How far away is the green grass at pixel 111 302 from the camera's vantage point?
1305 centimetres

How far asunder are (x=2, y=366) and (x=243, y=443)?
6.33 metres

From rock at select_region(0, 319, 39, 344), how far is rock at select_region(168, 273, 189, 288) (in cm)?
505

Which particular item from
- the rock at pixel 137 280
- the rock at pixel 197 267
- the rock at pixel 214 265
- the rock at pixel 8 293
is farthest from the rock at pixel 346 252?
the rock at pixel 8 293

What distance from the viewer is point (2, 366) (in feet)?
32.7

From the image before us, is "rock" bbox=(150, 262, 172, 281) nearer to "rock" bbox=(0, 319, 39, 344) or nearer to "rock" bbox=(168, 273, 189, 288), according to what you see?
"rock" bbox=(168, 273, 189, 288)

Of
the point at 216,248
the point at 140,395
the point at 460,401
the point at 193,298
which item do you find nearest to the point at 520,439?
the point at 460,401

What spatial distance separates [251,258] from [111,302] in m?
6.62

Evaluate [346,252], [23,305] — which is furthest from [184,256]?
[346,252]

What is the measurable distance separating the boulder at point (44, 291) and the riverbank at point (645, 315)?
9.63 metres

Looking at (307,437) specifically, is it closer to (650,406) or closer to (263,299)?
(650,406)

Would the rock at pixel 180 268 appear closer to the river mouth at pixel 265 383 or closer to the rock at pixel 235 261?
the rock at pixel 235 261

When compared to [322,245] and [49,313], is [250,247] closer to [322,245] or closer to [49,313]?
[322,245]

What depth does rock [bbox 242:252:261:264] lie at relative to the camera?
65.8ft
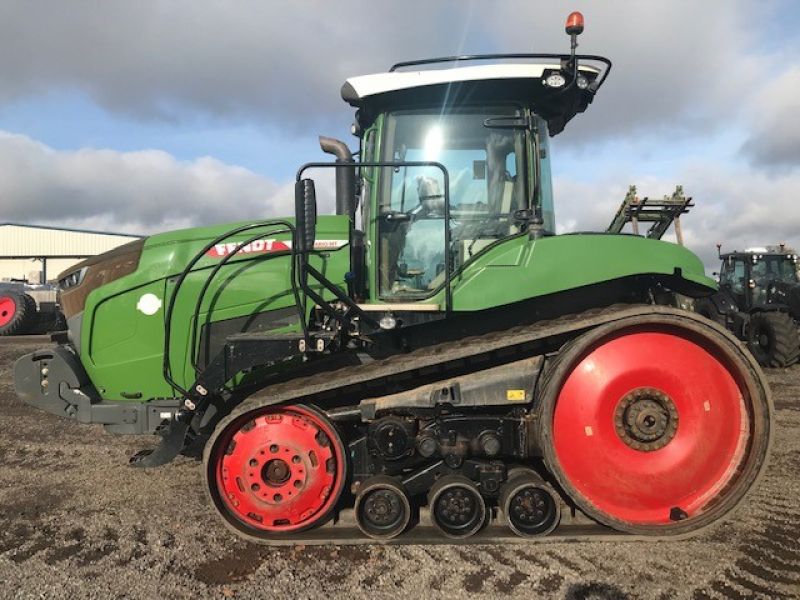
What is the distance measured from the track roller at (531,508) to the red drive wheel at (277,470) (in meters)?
1.07

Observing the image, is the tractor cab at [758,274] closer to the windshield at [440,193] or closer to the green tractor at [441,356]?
the green tractor at [441,356]

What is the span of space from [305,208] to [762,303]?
1320cm

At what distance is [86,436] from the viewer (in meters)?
6.39

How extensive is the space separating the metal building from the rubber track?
4139cm

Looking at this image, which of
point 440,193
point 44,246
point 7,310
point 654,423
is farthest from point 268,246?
point 44,246

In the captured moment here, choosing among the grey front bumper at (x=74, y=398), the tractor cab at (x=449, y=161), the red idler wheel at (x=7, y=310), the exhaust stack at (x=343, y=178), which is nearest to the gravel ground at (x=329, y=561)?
the grey front bumper at (x=74, y=398)

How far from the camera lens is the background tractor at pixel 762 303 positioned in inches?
430

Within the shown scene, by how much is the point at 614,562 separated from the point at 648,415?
897 millimetres

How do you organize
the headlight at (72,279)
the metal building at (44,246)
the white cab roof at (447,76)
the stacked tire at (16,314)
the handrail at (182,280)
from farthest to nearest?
the metal building at (44,246) → the stacked tire at (16,314) → the headlight at (72,279) → the handrail at (182,280) → the white cab roof at (447,76)

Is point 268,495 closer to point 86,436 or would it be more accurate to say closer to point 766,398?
point 766,398

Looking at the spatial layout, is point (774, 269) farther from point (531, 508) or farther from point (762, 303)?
point (531, 508)

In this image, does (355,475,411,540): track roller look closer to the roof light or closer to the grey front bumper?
the grey front bumper

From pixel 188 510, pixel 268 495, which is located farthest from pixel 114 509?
pixel 268 495

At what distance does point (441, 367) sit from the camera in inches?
145
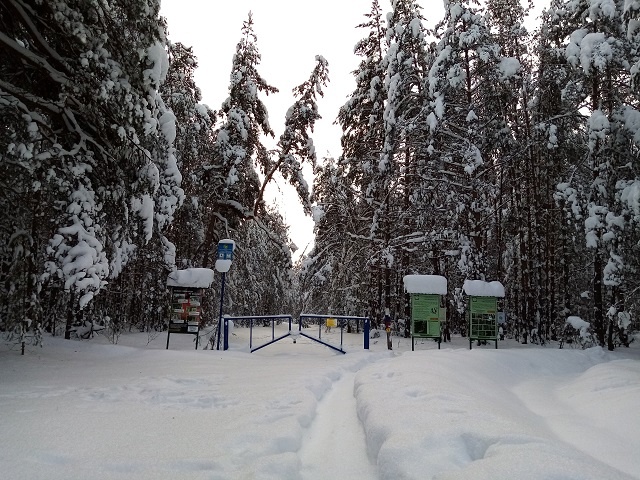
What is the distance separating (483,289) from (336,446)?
1083cm

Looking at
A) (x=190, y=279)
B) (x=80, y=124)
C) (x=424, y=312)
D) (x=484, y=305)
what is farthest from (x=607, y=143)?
(x=80, y=124)

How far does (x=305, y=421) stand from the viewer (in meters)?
5.23

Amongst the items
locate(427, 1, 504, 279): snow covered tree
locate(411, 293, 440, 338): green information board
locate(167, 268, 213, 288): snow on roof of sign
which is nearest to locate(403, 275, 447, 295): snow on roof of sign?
locate(411, 293, 440, 338): green information board

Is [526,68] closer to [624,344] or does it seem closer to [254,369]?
[624,344]

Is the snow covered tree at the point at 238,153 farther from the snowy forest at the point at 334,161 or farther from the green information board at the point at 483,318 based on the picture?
the green information board at the point at 483,318

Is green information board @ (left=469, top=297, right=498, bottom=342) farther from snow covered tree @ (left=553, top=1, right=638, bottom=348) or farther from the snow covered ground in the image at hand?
the snow covered ground

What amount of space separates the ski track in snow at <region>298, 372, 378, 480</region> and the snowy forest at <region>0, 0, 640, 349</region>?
514cm

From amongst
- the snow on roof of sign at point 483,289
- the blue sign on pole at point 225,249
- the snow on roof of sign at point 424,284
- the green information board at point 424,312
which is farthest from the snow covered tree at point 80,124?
the snow on roof of sign at point 483,289

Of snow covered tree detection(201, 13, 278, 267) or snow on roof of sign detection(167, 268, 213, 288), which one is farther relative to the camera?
snow covered tree detection(201, 13, 278, 267)

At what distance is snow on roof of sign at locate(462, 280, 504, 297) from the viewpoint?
558 inches

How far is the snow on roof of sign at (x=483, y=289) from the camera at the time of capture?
14.2m

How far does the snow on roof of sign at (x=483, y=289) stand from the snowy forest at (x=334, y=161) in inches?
59.8

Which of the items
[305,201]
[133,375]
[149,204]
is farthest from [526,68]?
[133,375]

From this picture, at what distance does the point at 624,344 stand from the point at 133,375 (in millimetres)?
17086
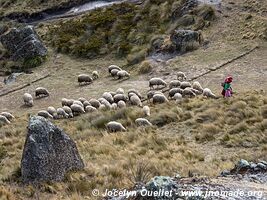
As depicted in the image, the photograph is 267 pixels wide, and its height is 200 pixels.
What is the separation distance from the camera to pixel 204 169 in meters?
13.5

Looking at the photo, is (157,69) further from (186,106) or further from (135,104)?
(186,106)

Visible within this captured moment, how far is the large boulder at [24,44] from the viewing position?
→ 123ft

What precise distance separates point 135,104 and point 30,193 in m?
11.8

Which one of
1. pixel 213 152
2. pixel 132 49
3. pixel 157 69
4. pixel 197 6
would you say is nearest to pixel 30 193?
pixel 213 152

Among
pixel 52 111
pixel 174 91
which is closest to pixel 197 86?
pixel 174 91

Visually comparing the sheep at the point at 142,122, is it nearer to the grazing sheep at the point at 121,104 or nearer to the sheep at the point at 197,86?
the grazing sheep at the point at 121,104

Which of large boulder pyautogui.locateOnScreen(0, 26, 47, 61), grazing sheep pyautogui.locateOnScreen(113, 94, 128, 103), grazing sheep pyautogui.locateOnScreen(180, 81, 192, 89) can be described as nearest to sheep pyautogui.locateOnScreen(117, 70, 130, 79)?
grazing sheep pyautogui.locateOnScreen(113, 94, 128, 103)

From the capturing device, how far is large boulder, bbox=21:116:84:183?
13281 millimetres

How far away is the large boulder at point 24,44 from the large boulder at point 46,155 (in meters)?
24.1

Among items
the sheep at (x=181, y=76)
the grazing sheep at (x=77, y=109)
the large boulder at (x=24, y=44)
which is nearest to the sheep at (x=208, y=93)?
the sheep at (x=181, y=76)

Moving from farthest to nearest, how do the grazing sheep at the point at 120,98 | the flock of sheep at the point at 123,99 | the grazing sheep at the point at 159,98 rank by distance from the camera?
the grazing sheep at the point at 120,98, the flock of sheep at the point at 123,99, the grazing sheep at the point at 159,98

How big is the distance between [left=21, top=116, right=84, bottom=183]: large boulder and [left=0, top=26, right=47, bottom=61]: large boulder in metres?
24.1

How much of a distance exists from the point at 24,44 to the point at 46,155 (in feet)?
86.3

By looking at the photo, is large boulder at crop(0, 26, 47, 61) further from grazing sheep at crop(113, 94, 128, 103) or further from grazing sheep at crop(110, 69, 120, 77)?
grazing sheep at crop(113, 94, 128, 103)
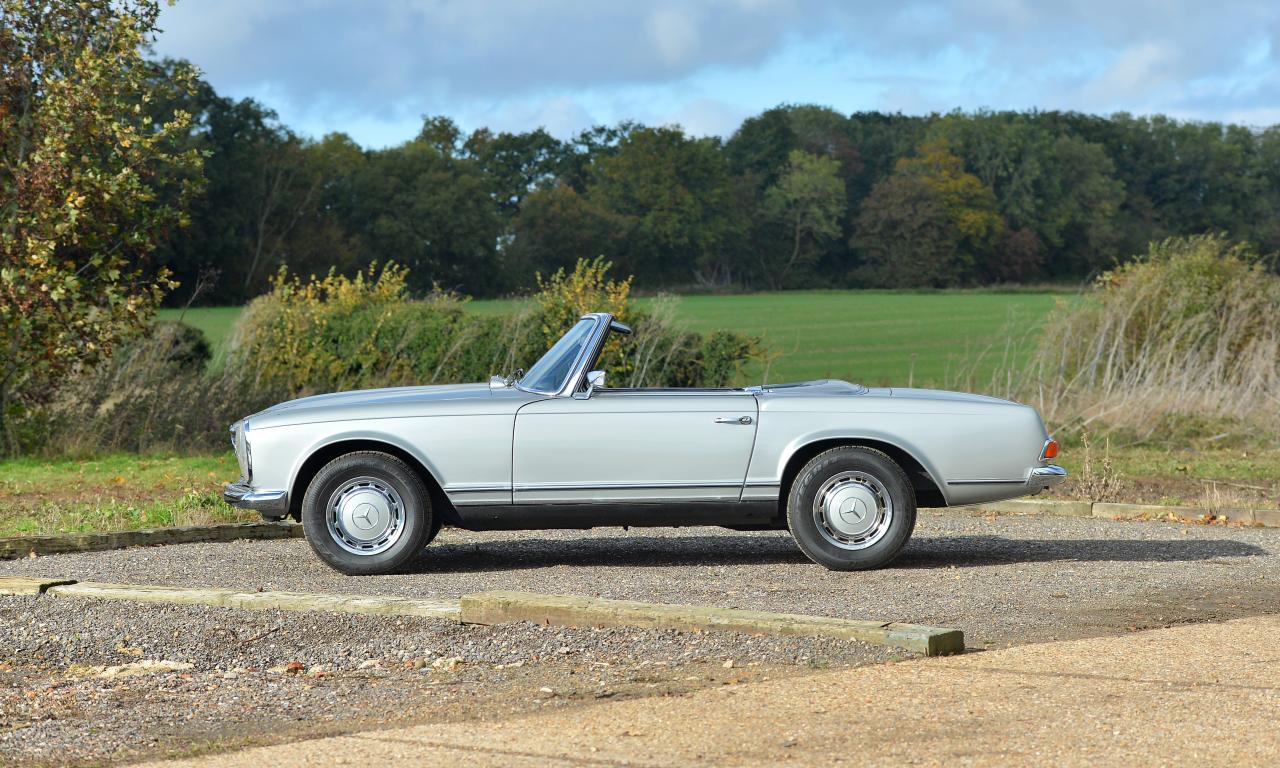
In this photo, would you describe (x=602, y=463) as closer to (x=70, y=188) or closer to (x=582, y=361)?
(x=582, y=361)

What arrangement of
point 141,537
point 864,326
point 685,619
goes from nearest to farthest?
point 685,619 → point 141,537 → point 864,326

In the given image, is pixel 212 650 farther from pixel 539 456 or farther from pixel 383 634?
pixel 539 456

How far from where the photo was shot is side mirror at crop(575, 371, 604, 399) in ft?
30.5

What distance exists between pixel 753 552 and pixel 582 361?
6.56ft

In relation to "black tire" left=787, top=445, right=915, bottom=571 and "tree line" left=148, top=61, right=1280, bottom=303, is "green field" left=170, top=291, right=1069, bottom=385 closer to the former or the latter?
"tree line" left=148, top=61, right=1280, bottom=303

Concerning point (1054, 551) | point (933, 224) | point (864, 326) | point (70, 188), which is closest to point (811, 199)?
point (933, 224)

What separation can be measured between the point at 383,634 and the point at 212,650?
775 mm

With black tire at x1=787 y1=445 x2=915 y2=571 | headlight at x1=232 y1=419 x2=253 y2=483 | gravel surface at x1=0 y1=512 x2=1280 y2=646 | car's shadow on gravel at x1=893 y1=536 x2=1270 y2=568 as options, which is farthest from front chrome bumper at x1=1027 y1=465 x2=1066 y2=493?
headlight at x1=232 y1=419 x2=253 y2=483

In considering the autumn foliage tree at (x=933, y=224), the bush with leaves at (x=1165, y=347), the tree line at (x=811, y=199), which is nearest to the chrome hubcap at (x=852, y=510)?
the bush with leaves at (x=1165, y=347)

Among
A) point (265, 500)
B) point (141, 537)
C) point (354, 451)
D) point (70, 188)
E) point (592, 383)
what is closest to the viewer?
point (265, 500)

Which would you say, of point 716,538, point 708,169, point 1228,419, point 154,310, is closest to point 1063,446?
point 1228,419

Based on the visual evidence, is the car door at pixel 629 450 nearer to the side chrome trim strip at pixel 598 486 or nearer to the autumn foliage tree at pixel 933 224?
the side chrome trim strip at pixel 598 486

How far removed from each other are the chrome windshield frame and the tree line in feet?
209

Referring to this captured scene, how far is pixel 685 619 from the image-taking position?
283 inches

THE TASK - Reproduce word for word the lines above, beginning with the line that contains "Which would you" and continuing through the end of the material.

ANSWER TO THE EXERCISE -
Which would you say, of point 716,538, point 708,169, point 1228,419, point 154,310, is closest to point 1063,446?
point 1228,419

Based on the visual evidence, is the car door at pixel 629 450 nearer to the side chrome trim strip at pixel 598 486 or nearer to the autumn foliage tree at pixel 933 224?
the side chrome trim strip at pixel 598 486

How far removed from each other are the chrome windshield frame and the tree line in feet?
209

Referring to this captured scene, how far is pixel 685 619 from the image-taking position?
283 inches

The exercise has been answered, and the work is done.